Très fort, très beau. À cheval sur la Bavière, l'Autriche et l'Italie, les quasi deux cents kilomètres du tracé Salzbourg-Vérone sont une tranche d'Alpe Nord-Sud parmi les plus solides dont on puisse rêver. Douze jours de simplicité et de beauté fracassante... franchement : c'est trop !
Objectif de base : Prendre le temps, ne pas forcer, il reste encore des tas d'étapes...

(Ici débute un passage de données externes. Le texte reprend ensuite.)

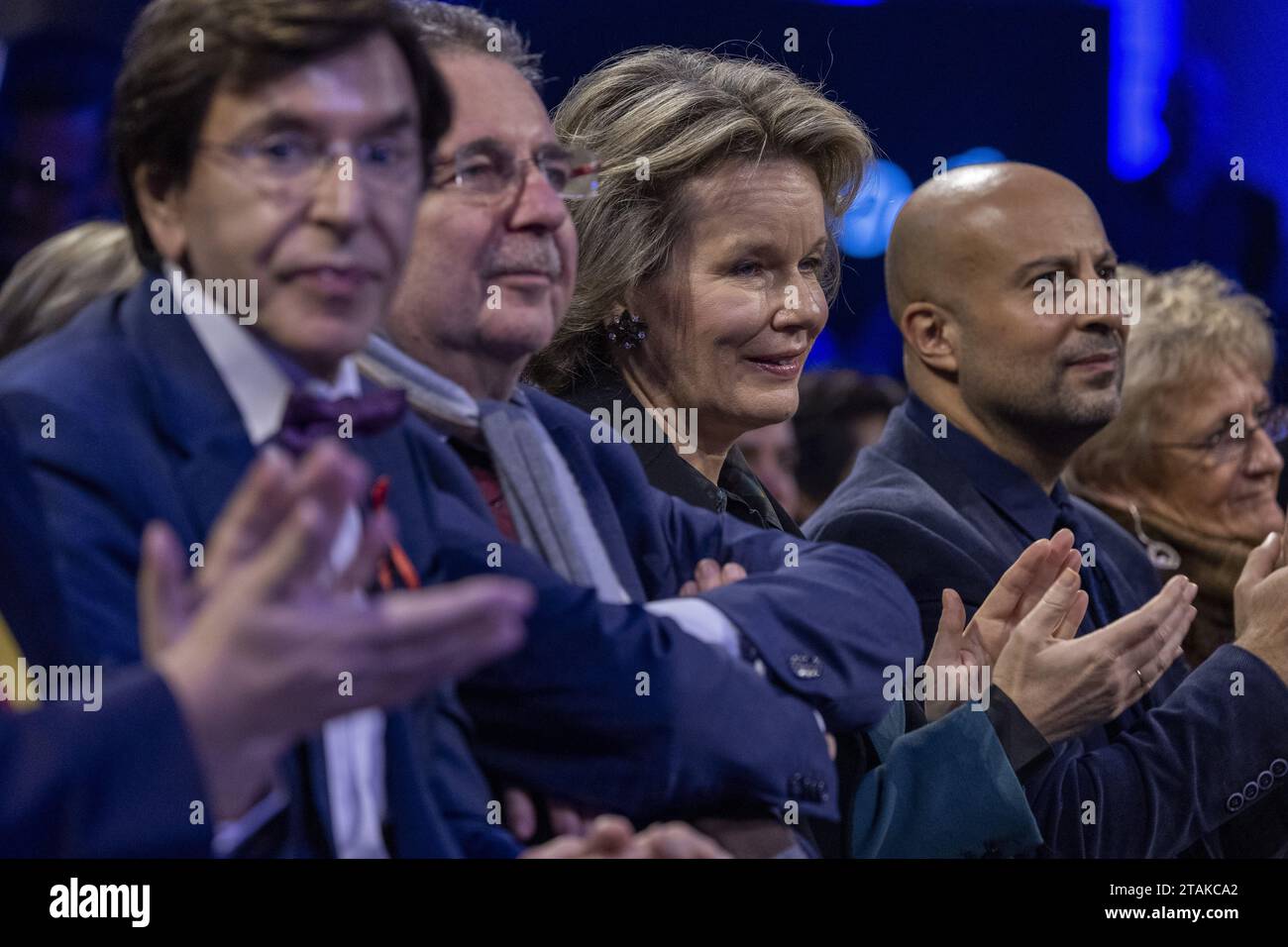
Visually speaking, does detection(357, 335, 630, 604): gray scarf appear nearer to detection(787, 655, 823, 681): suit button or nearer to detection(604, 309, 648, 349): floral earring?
detection(787, 655, 823, 681): suit button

Mi-août 2015. Couleurs de nuit et lourde chaleur de plaine. Vérone s’habille en Prada ? Après douze jours de bambée plutôt fantastique (dont – pas de chance ! – une météo absolument déloyale à force de beau temps monolithique) se mettre vaguement sur son trente-et-un. Une chemise propre et un verre de Valpolicella versus des tee-shirts salés de sueur et de trop nombreuses bières blanches : ce soir, on joue Roméo et Juliette (What else ?) dans les arènes… Noyé dans la foule de la Piazza delle Erbe, face aux statues des dieux antiques qui dominent la façade du palazzo Maffei, cette rentrée en atmosphère dense après une traversée plutôt perchée est un drôle de d’exercice…
Décompte à rebours
Il y a treize jours. Le premier temps d’un « vrai trek », c’est l’approche ? Un train Genève-Salzbourg, et déjà, de belles cartes postales d’Alpes bleues à la fenêtre. Le Haut- Léman, puis les lacs de Zurich et de Constance, comme une mise en bouche ? L’étape, demain, à de quoi faire rêver. Une liaison en bateau (électrique), pour traverser l’un des joyaux romantiques des Alpes de Berchtesgaden, le lac de Königssee. Eaux calmes en miroir de forêts dégringolant des sommets. Sans en rajouter : à deux pas du Nid d’aigle du Führer (moins romantique…), cette enclave bavaroise poinçonnant la fron - tière autrichienne vers le sud a des airs de mini-fjord norvégien. Adossée aux pures solitudes karstiques de la Steinernes Meer,elle ouvre de manière peu banale les étapes vers le premier des trois mondes que nous allons traverser : quatre jours de Préalpes autrichiennes, avant d’enchaîner sur le cœur proprement dit de la chaîne, le parc national des Hohe Tauern. Mais surprise : les grèves existent aussi en Allemagne. Pas de bateau sur le Königsee ces jours. Nous ne remonterons pas sous les 2 713mètres du Watzmann vers le refuge Karlinger. Willy, notre accompagnateur, a déjà déplié les cartes et préparé un plan B... Têtu ? Un coup de taxi transfrontalier, et nous attaquons « à l’envers » le programme. Un petit 1 400 mètres bien frappé (de soleil) et quelques passages câblés plus tard, nous avons rejoint par un tracé latéral, la Riemannhütte depuis les forêts de Saalfelden. Comme déception, il y a pire : épinglé à 2 200mètres d’altitude, pile sur la lèvre bordant la déferlante figée de la Steinernes Meer, ce gros refuge nous offre, à la tombée de la nuit, une vue à cinquante kilomètres imprenable vers les glaciers pâles des Hohe Tauern, qui, vus d’un verre en terrasse, semblent… vraiment loin.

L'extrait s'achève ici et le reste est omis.